From the lone newspaper account he resided at the corner of Dequindre and Marion. Which, if my accounting is accurate and certain grid marks hold true to present day form, would be out Hamtramck way. On the outskirts, at least, where city meets city within the confines of Detroit.

After an evening of shopping in the Midtown area he was accosted by an 8 foot ghost. An ethereal titan, really, which audibly approached with foot soles slapping hard down on the pavement that announced its coming. Erb turned to greet the fellow. They shook hands. One mortal paw meeting the icy claw of nevermore. It gave sir Peter a fright. He attempted to flee from the abominable no-man but Fate had no recourse other than to see him struck by the apparition and crumple down to the sidewalk.

Several hours and an inch of snow later pedestrians found the stricken man prone where he lay. Thinking him dead they retrieved the corpse and took shelter inside a nearby house. There the Good Samaritans found that a sliver of life remained in the frigid vessel of flesh.
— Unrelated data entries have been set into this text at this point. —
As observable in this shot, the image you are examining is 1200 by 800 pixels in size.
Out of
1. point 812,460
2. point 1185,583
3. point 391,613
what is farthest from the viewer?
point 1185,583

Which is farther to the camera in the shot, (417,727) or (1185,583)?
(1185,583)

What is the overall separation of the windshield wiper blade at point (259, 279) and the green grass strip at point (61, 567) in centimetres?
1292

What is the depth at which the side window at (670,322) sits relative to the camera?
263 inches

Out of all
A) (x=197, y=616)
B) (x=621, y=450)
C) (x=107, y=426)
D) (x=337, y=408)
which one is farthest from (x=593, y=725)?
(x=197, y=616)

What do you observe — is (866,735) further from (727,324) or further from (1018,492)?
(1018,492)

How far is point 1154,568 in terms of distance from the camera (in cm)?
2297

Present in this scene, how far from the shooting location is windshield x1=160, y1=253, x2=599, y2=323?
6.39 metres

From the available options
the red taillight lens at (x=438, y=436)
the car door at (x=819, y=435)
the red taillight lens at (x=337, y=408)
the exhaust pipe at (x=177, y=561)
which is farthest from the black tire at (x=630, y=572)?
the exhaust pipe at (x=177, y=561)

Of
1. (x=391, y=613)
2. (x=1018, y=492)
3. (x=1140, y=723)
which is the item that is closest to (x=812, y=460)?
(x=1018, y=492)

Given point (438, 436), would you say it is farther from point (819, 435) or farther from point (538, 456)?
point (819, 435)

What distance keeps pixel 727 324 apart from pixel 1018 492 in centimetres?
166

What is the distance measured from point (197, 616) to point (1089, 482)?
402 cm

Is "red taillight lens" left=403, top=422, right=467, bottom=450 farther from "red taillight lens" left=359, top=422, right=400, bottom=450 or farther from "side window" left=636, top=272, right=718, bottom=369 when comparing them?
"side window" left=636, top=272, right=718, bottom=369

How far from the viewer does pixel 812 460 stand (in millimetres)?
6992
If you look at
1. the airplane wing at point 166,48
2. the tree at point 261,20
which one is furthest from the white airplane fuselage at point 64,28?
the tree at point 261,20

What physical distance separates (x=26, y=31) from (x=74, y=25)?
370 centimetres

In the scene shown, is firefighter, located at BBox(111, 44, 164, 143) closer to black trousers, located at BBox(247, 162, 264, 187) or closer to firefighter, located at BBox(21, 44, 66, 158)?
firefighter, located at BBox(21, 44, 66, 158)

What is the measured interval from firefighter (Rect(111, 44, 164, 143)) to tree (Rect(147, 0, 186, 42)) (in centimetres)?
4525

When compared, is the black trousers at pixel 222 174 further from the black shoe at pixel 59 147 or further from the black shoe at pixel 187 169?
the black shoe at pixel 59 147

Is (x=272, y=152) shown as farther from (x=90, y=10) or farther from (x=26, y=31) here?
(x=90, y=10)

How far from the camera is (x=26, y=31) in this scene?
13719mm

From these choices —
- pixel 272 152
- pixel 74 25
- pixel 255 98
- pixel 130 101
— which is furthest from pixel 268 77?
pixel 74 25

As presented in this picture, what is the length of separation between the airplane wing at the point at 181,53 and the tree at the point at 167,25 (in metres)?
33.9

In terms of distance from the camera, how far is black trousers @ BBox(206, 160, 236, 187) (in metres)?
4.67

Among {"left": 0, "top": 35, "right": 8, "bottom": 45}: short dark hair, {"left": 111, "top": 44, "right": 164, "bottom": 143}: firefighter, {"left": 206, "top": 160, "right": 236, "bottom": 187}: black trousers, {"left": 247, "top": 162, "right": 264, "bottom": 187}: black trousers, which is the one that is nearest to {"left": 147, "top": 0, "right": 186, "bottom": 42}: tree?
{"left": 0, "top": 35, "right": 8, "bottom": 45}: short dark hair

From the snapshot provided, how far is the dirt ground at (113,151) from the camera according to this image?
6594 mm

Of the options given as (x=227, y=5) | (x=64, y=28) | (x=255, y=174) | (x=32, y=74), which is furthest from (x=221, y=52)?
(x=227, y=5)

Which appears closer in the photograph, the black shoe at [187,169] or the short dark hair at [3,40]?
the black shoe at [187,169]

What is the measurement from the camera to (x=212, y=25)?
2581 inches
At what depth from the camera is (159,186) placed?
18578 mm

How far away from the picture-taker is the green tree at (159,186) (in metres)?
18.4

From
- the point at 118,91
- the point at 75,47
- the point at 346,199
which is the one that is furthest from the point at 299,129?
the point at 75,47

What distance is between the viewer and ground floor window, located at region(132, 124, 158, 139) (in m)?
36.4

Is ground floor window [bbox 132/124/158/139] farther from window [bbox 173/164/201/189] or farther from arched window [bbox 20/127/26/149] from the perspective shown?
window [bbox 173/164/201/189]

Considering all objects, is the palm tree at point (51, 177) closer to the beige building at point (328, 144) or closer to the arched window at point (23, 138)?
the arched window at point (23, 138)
A doctor was summoned and by the rituals and advancements of 19th century medicine, à la the great elixir whiskey, he was roused from his prolapsed state. Thus began his supernatural tale.
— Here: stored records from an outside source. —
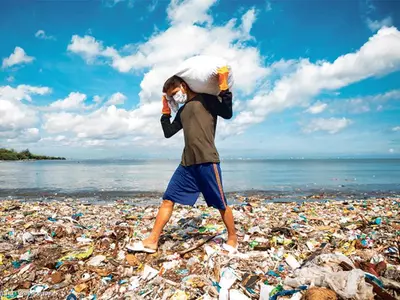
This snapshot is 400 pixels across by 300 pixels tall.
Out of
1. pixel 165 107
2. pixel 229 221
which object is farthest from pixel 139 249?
pixel 165 107

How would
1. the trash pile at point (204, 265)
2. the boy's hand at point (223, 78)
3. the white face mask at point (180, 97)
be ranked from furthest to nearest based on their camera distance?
the white face mask at point (180, 97) < the boy's hand at point (223, 78) < the trash pile at point (204, 265)

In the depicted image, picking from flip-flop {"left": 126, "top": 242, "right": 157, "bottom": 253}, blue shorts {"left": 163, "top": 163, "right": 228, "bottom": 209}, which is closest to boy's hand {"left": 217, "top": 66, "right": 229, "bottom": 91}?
blue shorts {"left": 163, "top": 163, "right": 228, "bottom": 209}

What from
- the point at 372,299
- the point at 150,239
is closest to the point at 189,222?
the point at 150,239

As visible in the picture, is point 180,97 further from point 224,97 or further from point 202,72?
point 224,97

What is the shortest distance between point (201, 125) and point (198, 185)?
786 mm

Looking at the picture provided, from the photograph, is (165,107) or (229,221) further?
(165,107)

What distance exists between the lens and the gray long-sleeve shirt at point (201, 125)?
3509mm

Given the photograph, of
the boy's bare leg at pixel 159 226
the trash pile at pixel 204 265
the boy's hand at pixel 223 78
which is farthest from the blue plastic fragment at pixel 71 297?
the boy's hand at pixel 223 78

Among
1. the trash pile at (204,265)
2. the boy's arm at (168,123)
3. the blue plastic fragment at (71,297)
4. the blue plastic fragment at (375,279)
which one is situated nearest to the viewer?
the blue plastic fragment at (375,279)

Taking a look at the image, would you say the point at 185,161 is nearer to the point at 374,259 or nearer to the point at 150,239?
the point at 150,239

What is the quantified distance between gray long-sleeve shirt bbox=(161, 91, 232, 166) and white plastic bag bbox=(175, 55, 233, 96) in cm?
15

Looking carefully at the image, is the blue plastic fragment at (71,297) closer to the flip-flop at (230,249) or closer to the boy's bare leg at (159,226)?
the boy's bare leg at (159,226)

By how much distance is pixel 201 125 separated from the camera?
11.6 ft

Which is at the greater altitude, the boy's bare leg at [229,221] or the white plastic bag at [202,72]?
the white plastic bag at [202,72]
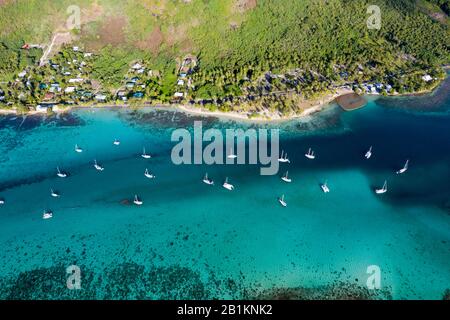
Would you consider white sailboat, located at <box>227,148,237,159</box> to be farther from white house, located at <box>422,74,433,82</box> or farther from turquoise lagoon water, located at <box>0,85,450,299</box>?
white house, located at <box>422,74,433,82</box>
With a doctor and policeman as witness and family en route, Erb raved and ranted, then became clear-minded and spun the aforementioned yarn. No amount of coaxing or forensics could convince him otherwise. He saw it. Lucid as any teetotaler. Only a scientist could disapprove the earnest retching of an honest and occupied gentleman with his own staid opinions. And the good physician did just that. You're damned well right he did. But being that we are the keepers of the faith shall we not demure on the saner side of reason?